# [WHAT IS BEING ASKED]
Render the lines of the listing below as a numbered list, starting with the line containing "From what this image captures, of the items" and continuing through the line containing "5.01 metres", with blank lines omitted. Include no other lines.

# [THE INPUT]
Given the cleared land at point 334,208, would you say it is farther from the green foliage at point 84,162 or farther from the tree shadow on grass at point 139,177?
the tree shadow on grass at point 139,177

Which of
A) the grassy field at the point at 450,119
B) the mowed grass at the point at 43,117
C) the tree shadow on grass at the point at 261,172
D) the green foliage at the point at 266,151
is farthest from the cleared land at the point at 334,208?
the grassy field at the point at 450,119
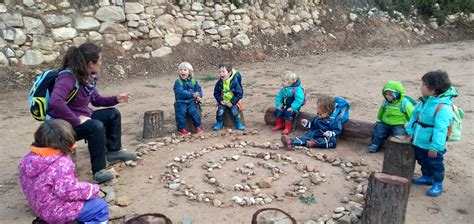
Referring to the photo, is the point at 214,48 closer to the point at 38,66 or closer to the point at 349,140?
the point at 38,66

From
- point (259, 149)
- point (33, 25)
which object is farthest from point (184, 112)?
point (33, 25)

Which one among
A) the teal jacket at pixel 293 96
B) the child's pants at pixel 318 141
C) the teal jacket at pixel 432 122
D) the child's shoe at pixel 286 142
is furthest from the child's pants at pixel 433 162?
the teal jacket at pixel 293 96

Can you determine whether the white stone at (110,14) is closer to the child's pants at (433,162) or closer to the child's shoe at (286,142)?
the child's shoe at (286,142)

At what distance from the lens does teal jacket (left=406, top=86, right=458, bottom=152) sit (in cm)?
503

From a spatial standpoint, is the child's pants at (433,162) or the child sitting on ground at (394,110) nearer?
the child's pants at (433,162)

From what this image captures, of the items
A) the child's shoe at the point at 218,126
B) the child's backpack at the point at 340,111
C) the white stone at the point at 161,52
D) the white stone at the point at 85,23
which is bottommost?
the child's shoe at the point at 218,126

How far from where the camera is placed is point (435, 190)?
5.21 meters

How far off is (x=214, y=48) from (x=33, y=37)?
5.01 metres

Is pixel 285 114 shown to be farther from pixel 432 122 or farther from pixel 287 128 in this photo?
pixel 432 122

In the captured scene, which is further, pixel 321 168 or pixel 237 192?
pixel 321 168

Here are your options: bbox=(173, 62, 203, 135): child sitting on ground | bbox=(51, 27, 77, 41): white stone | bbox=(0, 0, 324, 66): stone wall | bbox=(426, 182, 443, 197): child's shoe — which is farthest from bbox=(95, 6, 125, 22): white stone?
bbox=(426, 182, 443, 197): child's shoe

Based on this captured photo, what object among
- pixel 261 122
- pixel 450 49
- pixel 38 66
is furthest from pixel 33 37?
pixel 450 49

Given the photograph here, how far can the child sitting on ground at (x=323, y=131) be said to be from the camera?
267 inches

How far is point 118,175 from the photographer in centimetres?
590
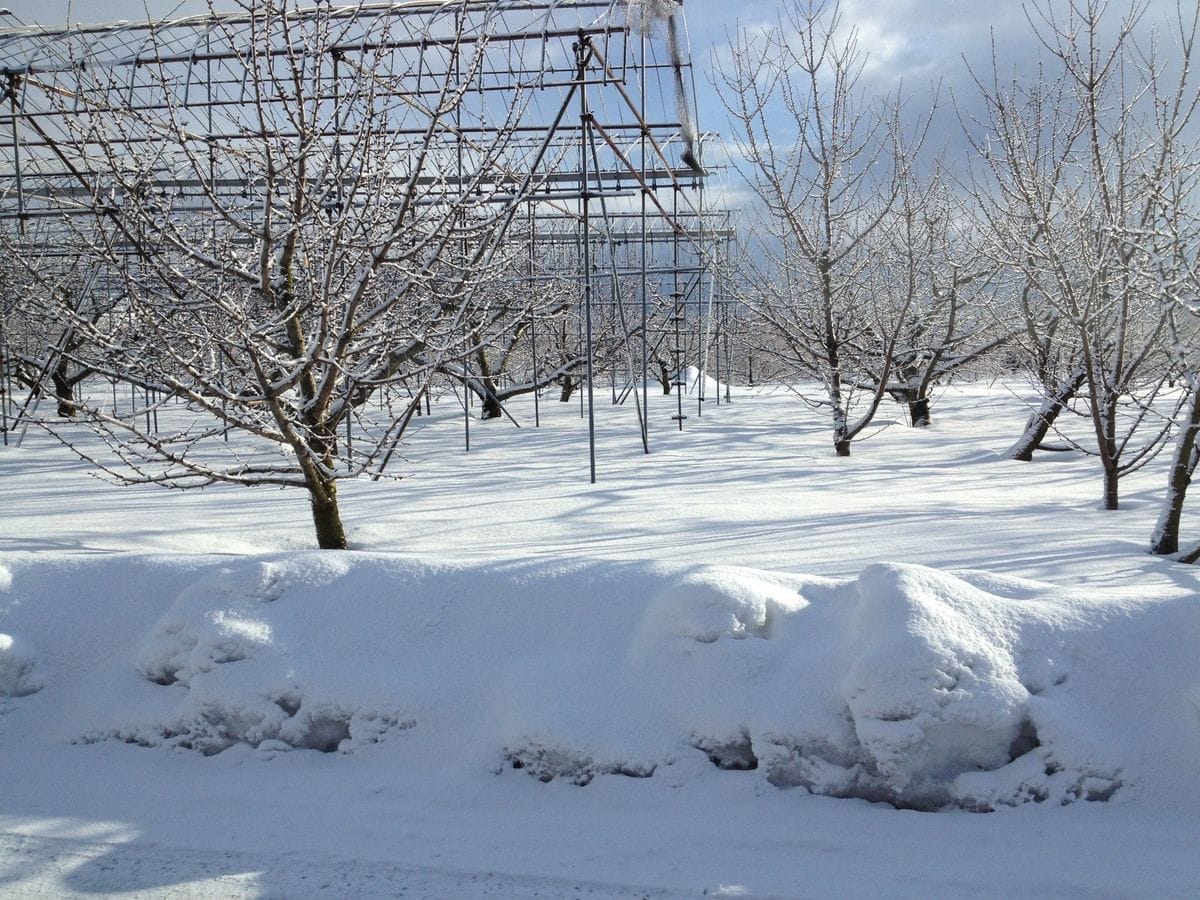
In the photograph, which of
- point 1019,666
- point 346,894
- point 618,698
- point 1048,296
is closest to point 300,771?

# [FINAL RESULT]
1. From what this image captures, of the items
2. A) the child's shoe at the point at 218,126
3. B) the child's backpack at the point at 340,111
4. C) the white stone at the point at 161,52
5. D) the white stone at the point at 85,23
6. which is bottommost?
7. the child's shoe at the point at 218,126
8. How far from where the camera is placed is point (435, 190)?
9. 5.21 meters
10. How far off is (x=214, y=48) from (x=33, y=37)?
11. 5.01 metres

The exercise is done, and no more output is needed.